Cars

Low-mileage LS6 Chevelle was right choice after all

The Wichita Eagle

Imagine, if you will, a 16-year-old kid asking his dad to go along with him to look at a 1970 LS6 Chevelle SS 454. (Cue “Twilight Zone” background music.)

The year was 1973 and David Jamis was the kid. The car was a one-owner muscle car listed by Les “Butch” Rollins, an airman stationed at McConnell Air Force Base in Wichita.

“He was a car guy and when he was stationed in Washington, he had raced it out there. His best E.T. with slicks was a 12.5 (seconds),” Jamis said. “Best E.T. for an LS6 with stock tires was recorded by Hot Rod magazine at 13.44.”

Jamis already had a ’68 Chevelle SS 396 at the time, which he says had been abused as a drag car and was bought without an engine. He had to settle for a “tired, salvage-yard 327 from a ’66 Caprice wagon.”

“I only drove that car for a year before I decided I needed something better,” he said. “I decided that a Z16 1965 Chevelle SS 396 or an LS 1970 SS 454 was what I needed.”

He said he was surprised when his dad agreed to go look at the LS6 with him.

“Les would not allow us to drive it. We rode while he drove,” Jamis said. “After the drive, my dad asked me if that was what I wanted. I said yes and he stated that the car was essentially a street-legal race car. I told him I knew what it was. He turned to Les and told him to consider it sold.”

Later, Jamis’ mother would tell him that Rollins had expressed concern about selling the car to such a young driver. “He said, ‘That’s a lot of car for that guy.’ 

But his parents trusted him, so he bought the three-year-old Chevelle for $2,500, a real bargain considering it sold for $4,503 new. He put $1,000 down and payed off the balance to his parents within a year.

The odometer showed 18,149 miles when Jamis slipped behind the wheel the first time.

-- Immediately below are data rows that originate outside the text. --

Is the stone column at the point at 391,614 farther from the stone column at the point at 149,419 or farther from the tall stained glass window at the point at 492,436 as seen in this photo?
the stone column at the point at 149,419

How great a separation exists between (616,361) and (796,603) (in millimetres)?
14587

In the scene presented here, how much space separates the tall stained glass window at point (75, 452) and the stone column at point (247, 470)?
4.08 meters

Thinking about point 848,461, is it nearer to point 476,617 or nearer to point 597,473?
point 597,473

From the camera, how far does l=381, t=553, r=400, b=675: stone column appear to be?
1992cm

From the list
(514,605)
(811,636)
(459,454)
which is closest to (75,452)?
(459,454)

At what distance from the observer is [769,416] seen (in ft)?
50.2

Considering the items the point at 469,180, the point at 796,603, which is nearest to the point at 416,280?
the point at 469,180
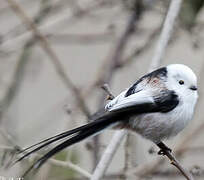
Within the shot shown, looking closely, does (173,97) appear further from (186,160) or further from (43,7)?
(186,160)

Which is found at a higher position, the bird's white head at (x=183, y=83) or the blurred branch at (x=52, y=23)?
the blurred branch at (x=52, y=23)

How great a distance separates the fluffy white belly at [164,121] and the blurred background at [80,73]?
0.13 meters

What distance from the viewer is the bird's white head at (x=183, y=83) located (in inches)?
74.4

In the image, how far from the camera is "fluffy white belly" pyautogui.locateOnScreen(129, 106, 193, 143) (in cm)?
188

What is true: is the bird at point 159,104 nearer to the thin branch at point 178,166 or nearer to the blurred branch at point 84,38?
the thin branch at point 178,166

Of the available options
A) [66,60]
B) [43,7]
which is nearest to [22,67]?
[43,7]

“It was my everyday driver from the end of my junior year all through my senior year,” he said. He parked the Chevelle at his grandmother’s when he went off to college at Ohio State, opting for a sedate, 6-cylinder, three-on-the-tree 1960 Chevy Biscayne as his school car. But he would dust off the Chevelle and cruise in it when he was home on break from college.

“I never raced it, maybe one time on Douglas, because my friends’ cars were always broke down and I couldn’t afford to keep putting money in that car,” he said. “I had guys who came up and wanted to buy it, but they always wanted a bargain. I figured I’m the one who saved the car and if someone is going to make money on it, it’s going to be me.”

Aside from a couple of relatively minor mishaps, the Chevelle remains pretty much original. Jamis figures the Fathom Blue paint is about 70-percent factory, and the white vinyl top and the African Ivory interior are factory issued, except for the plastic bucket seat bolsters, which had yellowed over time and have been replaced.

The factory shifter had been replaced with a Hurst Competition Plus 4-speed shifter and an aftermarket “Hon-O-Drive” overdrive that Rollins had installed for better gas mileage had been removed.

The car retains its original 454, 450 horsepower engine, rated at 500-plus foot-pounds of torque, and its 4:11 Positraction rear end. Rollins had ditched the stock smog pump early-on, but Jamis has found a period-correct unit that he plans to install to bring the engine compartment back to original.

“Currently, it has 35,000 on the odometer … so I have only driven it 17,000 miles in 44 years,’ he said. Interestingly, he found a Z16 ’65 Chevelle for sale for the same price he paid for the LS6 Chevelle not long after he bought it.

“I was very tempted, but I knew my father would have thought I was crazy to trade a 1970 for a 1965. Now, I wish I had traded …a Z16 is worth three times the value of an LS6,” Jamis mused.

But it’s not just about the market value of this car. He had invited Les Rollins to come see his old car at a show in Kansas City in 1995. And then in 2012, he learned from a friend of Rollins that Rollins had terminal pancreatic cancer.

“His bucket list included driving his old car one last time,” Jamis said. “I couldn’t refuse such a request.”

Les Rollins and the Chevelle were reunited one last time.

“He drove the Chevelle for about 20 minutes around the Andover area and we had a nice visit discussing the car and its history,” Jamis said. “He made the statement that the car went to the right person when I bought it. He said he would have never kept it that nice.”

“When Les was leaving, I asked him to do me one favor. I asked him to write a letter of provenance for the car. He agreed he would.

Rollins died before that happened. But David Jamis feels fortunate that the Chevelle they shared was there for Rollins’ one last drive.